Build failed with elixir bumblebee

gonglexin · October 7, 2023, 5:49am

I’m trying to build a phoenix app which use bumblebee, and I can’t successfully build a image since I want to cache the ai model from huggingface. just like Speed up your boot times with this one Dockerfile trick · The Phoenix Files do.

Error message:

 => ERROR [builder 15/18] RUN mix run -e 'MyApp.Application.load_serving()' --no-start                                                                                                              8.0s 
------                                                                                                                                                                                                   
 > [builder 15/18] RUN mix run -e 'MyApp.Application.load_serving()' --no-start:                                                                                                                         
|==============
#0 5.675 [output clipped, log limit 100KiB/s reached]                                                                                                                                                    
|==========================================            |  78% (117.37/151.0
#0 6.084 [output clipped, log limit 100KiB/s reached]                                                                                                                                                    
#0 7.910 ** (exit) exited in: GenServer.call(EXLA.Client, {:client, :host, [platform: :host]}, :infinity)
#0 7.910     ** (EXIT) no process: the process is not alive or there's no process currently associated with the given name, possibly because its application isn't started
#0 7.910     (elixir 1.15.6) lib/gen_server.ex:1063: GenServer.call/3
#0 7.910     (exla 0.6.1) lib/exla/backend.ex:154: EXLA.Backend.client_and_device_id/1
#0 7.910     (exla 0.6.1) lib/exla/backend.ex:44: EXLA.Backend.from_binary/3
#0 7.910     (bumblebee 0.4.2) lib/bumblebee/conversion/pytorch/loader.ex:79: Bumblebee.Conversion.PyTorch.Loader.object_resolver/1
#0 7.910     (unpickler 0.1.0) lib/unpickler.ex:828: Unpickler.resolve_object/2
#0 7.910     (unpickler 0.1.0) lib/unpickler.ex:818: anonymous fn/2 in Unpickler.finalize_stack_items/2
#0 7.910     (elixir 1.15.6) lib/map.ex:957: Map.get_and_update/3
#0 7.910     nofile:1: (file)
------
Error: failed to fetch an image or build from source: error building: failed to solve: executor failed running [/bin/sh -c mix run -e 'MyApp.Application.load_serving()' --no-start]: exit code: 1

Here is my Dockerfile:

ARG ELIXIR_VERSION=1.15.6
ARG OTP_VERSION=26.1.1
ARG DEBIAN_VERSION=bullseye-20230612-slim

ARG BUILDER_IMAGE="hexpm/elixir:${ELIXIR_VERSION}-erlang-${OTP_VERSION}-debian-${DEBIAN_VERSION}"
ARG RUNNER_IMAGE="debian:${DEBIAN_VERSION}"
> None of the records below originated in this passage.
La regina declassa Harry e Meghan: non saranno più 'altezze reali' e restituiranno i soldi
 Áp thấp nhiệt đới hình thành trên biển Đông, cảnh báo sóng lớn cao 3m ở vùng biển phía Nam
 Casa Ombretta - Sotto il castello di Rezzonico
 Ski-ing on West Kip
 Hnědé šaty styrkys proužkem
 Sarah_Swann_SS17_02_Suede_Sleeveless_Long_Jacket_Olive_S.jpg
FROM ${BUILDER_IMAGE} as builder

# install build dependencies
RUN apt-get update -y && apt-get install -y build-essential git curl \
    && apt-get clean && rm -f /var/lib/apt/lists/*_*

# prepare build dir
WORKDIR /app

# install hex + rebar
RUN mix local.hex --force && \
    mix local.rebar --force

# set build ENV
ENV MIX_ENV="prod"
ENV BUMBLEBEE_CACHE_DIR=/app/.bumblebee

# install mix dependencies
COPY mix.exs mix.lock ./
RUN mix deps.get --only $MIX_ENV
RUN mkdir config

# copy compile-time config files before we compile dependencies
# to ensure any relevant config change will trigger the dependencies
# to be re-compiled.
COPY config/config.exs config/${MIX_ENV}.exs config/
RUN mix deps.compile

COPY priv priv

COPY lib lib

COPY assets assets

# compile assets
RUN mix assets.deploy

# Compile the release
RUN mix compile
# NEW HERE
# Download the HuggingFace models to cache them
RUN mix run -e 'MyApp.Application.load_serving()' --no-start

# Changes to config/runtime.exs don't require recompiling the code
COPY config/runtime.exs config/

COPY rel rel
RUN mix release

# start a new build stage so that the final image will only contain
# the compiled release and other runtime necessities
FROM ${RUNNER_IMAGE}

RUN apt-get update -y && apt-get install -y libstdc++6 openssl libncurses5 locales curl ffmpeg wget \
  && apt-get clean && rm -f /var/lib/apt/lists/*_*

# Set the locale
RUN sed -i '/en_US.UTF-8/s/^# //g' /etc/locale.gen && locale-gen

ENV LANG en_US.UTF-8
ENV LANGUAGE en_US:en
ENV LC_ALL en_US.UTF-8

WORKDIR "/app"
RUN chown nobody /app

# set runner ENV
ENV MIX_ENV="prod"

# Only copy the final release from the build stage
COPY --from=builder --chown=nobody:root /app/_build/${MIX_ENV}/rel/myapp ./
COPY --from=builder --chown=nobody:root /app/.bumblebee/ ./.bumblebee

USER nobody

# NEW HERE
ENV BUMBLEBEE_CACHE_DIR=/app/.bumblebee
ENV BUMBLEBEE_OFFLINE=true

CMD ["/app/bin/server"]

Does anybody have a clue on how to fix this?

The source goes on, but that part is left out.